Lathrop also said a rising cost of living across the country has prompted the need for consistent wage increases.
"States and localities understand that costs of living are rising and minimum wages need to keep up with that," she told ABC News.
Record-low unemployment has motivated some corporations to raise their own thresholds. For example, in 2018, Amazon increased their rate to $15 an hour. In May, Target hiked their minimum wage to $13. And Vermont-based Ben & Jerry's said it recalculates its rate each year to make sure it keeps up with the state's cost of living.
Throughout the last several years, the labor-financed "Fight for $15" has organized strikes and demonstrations across the country pushing for increased wages for workers.
"The Fight for 15 has been really key in driving a lot of these wages," Lathrop said. "Obviously, the organizing of workers is part of it, but also just the capturing of public imagination and getting the public to also see that minimum wage increases are really needed."
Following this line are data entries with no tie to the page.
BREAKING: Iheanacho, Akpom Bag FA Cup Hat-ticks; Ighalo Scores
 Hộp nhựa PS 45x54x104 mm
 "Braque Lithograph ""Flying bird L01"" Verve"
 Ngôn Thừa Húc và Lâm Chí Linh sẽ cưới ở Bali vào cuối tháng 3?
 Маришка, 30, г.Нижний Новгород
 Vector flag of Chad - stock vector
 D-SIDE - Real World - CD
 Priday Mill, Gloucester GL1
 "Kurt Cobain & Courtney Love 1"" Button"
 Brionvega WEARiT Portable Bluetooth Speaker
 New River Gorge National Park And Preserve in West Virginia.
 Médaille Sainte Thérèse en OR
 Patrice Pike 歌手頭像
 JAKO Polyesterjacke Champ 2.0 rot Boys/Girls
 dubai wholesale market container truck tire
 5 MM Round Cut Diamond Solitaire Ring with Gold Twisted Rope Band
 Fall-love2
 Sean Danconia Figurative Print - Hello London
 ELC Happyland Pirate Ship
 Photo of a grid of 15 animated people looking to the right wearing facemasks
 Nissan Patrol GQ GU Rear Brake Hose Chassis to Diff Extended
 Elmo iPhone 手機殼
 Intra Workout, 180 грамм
However, opponents of increasing the minimum wage have argued these raises could hurt workers and businesses alike.
"There are communities where high wages are fairly normal and this is not likely to have a huge impact. And there are communities where this represents a significant increase in the cost of doing business," Michael Tanner, a senior fellow at the Cato Institute, told ABC News. "That's going to have a negative impact."
He said increasing minimum wage benefits the "low-skilled" at the expense of the "even less skilled."
"Essentially what it does, is it moves some people up the ladder ... but it does prevent people at the bottom end of the scale from getting a job in the first place," Tanner said.
He explained that some businesses would not be able to pay new employees the increased minimum wage.
Jeffrey Clemens, associate professor of economics at the University of California, San Diego, told ABC News that businesses could transfer some of the increases in costs to consumers by raising prices.
"Other responses would include perhaps looking for slightly higher-skilled workers just to make sure that the kind of the output that each worker is delivering remains in line with what it costs the employer to hire them," Clemens said. "Some firms, like a McDonald's or other sort of food service or retail outlets, might start substituting things like automated kiosk machines."
The nonpartisan Congressional Budget Office released a report in July arguing that increasing the minimum wage to $15 an hour would benefit 27 million people, but also cost 1.3 million people their jobs.
Lathrop said she finds these arguments unconvincing.
"We have not really seen unemployment go up the way that opponents of minimum wage increases suggest," she said, adding that New York City wages have doubled between 2012 and 2019.
She continued, "So those wages doubled and we did not see businesses closing. We did not see an effect really on jobs or hours. But we did see an increase in the earnings earned by workers."
But Clemens said that it is important to take into account the broader labor market context in which these increases take place.
In the U.S.'s current economic expansion, "the outcome of moderate-sized minimum wage increases would be to maybe cause a little bit less hiring, but certainly no firing of existing workers," he said.
If the U.S. were to enter into a recession, as several economists have predicted is coming, Clemens says the effect of minimum wage increases could be more severe.